Da ist zum Beispiel die Stadt Rotterdam. Sie ist in diesem Jahr neben Porto die Kulturhauptstadt Europas. Weil sie einmal so schön war? Ich weiß es nicht. Dass die Stadt im Mai 1940 von deutschen Bombern barbarisch verwüstet wurde, daran wird man hier auf Schritt und Tritt erinnert. Auch an Erasmus selbstverständlich, den Humanisten und Kritiker Luthers. Er schrieb das Lob der Torheit und andere kluge Bücher und gehört zu den Säulenheiligen alter Gymnasiasten.

Aber dass er Erasmus von Rotterdam heißt, ist ebenso fragwürdig wie die Angabe meines Geburtsortes: Duisburg. Dort haben mich meine Eltern zwar in die Welt gesetzt, aber drei Monate später in andere Städte des Ruhrgebiets verschleppt. Duisburg habe ich danach nie wiedergesehen. Erasmus war ebenfalls ein unbehauster Mensch, schrieb aber, im Gegensatz zu seinem Kollegen Montaigne, selten über Gasthäuser. Er lebte mal hier, mal dort.

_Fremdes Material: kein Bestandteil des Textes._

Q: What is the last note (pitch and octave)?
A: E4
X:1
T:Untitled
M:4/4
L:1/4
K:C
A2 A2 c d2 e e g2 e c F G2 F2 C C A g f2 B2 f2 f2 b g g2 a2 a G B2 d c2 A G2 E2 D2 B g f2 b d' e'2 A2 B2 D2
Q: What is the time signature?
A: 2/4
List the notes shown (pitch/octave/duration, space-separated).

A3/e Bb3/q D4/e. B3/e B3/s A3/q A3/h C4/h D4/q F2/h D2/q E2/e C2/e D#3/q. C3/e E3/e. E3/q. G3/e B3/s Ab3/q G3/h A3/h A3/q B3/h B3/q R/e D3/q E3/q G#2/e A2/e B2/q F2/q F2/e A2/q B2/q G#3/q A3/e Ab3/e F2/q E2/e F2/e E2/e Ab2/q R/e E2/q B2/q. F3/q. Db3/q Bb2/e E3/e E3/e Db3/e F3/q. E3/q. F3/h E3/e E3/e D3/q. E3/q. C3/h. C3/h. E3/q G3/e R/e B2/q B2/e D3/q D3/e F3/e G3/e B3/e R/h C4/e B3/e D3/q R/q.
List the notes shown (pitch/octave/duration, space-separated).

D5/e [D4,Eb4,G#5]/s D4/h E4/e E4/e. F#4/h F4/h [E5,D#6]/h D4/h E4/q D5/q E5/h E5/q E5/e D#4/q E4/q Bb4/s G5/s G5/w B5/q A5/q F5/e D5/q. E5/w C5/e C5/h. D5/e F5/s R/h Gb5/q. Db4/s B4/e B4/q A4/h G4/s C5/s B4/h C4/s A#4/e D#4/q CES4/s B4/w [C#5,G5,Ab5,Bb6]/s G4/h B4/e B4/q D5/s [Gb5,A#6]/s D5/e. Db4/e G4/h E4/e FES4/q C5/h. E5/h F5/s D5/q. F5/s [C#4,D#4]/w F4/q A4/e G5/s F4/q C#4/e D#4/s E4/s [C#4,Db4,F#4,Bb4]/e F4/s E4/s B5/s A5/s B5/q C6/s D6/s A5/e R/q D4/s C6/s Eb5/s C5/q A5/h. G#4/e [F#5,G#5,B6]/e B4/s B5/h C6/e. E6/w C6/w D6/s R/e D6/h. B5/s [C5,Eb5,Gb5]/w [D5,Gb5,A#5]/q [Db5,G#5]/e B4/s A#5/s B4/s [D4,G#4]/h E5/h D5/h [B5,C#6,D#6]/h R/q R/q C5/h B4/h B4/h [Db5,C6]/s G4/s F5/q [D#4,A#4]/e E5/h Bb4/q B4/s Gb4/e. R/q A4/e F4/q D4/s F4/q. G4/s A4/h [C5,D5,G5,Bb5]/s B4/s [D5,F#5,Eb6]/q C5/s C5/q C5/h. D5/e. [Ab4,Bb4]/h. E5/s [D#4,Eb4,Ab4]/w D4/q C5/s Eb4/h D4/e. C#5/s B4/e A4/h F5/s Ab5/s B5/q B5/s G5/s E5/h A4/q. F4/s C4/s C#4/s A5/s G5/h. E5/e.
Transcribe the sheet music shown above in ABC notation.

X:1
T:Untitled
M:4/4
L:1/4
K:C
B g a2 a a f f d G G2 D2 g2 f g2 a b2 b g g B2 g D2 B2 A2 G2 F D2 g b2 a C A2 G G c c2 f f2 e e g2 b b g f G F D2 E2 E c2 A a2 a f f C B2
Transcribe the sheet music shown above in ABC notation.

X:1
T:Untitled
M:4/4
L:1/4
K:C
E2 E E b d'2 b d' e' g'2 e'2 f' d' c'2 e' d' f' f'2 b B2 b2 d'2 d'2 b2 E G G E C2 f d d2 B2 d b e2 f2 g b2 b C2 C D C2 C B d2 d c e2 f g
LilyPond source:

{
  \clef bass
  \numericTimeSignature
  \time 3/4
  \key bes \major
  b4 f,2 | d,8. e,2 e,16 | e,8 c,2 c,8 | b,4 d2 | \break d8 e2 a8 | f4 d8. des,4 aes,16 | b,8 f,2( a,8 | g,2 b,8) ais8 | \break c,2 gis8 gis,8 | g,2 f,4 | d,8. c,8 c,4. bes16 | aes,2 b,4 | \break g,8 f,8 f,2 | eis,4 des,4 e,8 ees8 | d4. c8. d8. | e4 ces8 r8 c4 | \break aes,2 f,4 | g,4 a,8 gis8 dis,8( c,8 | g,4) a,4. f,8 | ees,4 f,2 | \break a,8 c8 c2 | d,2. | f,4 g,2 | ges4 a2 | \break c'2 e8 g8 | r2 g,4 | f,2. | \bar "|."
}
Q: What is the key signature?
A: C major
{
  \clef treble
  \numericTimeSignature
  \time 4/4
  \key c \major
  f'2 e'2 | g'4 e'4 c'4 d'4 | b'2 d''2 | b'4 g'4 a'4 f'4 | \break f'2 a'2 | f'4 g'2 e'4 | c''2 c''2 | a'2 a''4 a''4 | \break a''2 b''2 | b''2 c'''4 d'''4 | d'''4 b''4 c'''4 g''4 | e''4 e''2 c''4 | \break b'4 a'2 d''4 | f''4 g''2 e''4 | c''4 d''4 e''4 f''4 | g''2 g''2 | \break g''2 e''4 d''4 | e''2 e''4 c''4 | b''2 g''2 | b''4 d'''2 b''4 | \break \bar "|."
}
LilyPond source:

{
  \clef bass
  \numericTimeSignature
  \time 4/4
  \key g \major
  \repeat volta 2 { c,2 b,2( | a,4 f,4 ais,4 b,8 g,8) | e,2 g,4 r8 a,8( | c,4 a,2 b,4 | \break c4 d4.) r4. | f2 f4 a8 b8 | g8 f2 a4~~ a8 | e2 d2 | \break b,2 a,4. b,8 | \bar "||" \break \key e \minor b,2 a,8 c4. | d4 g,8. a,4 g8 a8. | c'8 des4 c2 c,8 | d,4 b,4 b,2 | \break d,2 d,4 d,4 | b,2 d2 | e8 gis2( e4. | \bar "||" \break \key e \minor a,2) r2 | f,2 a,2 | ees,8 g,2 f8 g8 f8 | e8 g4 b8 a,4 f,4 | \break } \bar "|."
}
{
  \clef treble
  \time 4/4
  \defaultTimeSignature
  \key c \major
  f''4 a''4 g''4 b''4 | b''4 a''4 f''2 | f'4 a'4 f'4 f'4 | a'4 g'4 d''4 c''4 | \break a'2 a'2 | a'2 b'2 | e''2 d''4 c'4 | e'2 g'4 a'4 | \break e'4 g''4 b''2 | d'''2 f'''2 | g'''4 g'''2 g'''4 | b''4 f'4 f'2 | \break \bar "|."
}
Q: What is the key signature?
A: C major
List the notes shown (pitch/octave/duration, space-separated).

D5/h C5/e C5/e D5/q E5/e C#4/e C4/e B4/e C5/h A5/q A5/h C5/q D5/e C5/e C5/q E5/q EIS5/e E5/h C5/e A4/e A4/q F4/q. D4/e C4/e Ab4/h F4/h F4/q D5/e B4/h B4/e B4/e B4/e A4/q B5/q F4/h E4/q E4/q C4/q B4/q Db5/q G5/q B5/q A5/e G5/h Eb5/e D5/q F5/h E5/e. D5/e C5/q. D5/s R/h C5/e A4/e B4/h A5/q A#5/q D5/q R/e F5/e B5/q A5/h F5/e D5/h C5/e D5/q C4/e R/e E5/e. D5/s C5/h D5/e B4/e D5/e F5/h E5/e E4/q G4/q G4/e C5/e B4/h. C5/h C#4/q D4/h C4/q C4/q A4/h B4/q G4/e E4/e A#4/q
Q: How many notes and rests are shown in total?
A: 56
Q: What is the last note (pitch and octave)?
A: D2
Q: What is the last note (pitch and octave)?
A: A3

Seine Verbindung zu Basel, Rom und zu England war zweifellos inniger als die zu Rotterdam. Trotzdem steht vor der Laurenskirche ein Denkmal, das ihn darstellt, wie er in einem Buch lesend innehält.

Wenn ein Mensch in der Stadt herumsteht und ein Buch liest, ist die Wahrscheinlichkeit groß, dass es sich um den Guide Michelin handelt, der sich neuerdings der Rote Führer nennt. (Ach, wenn Mao das noch erlebt hätte!) Mit diesem Buch in der Hand, wo landet der Besucher in Rotterdam? Im Hotel New York oder, wenn er der Gourmandise verfallen ist, im Restaurant Parkheuvel.

Und schon füllt sich der Begriff Kultur mit Leben.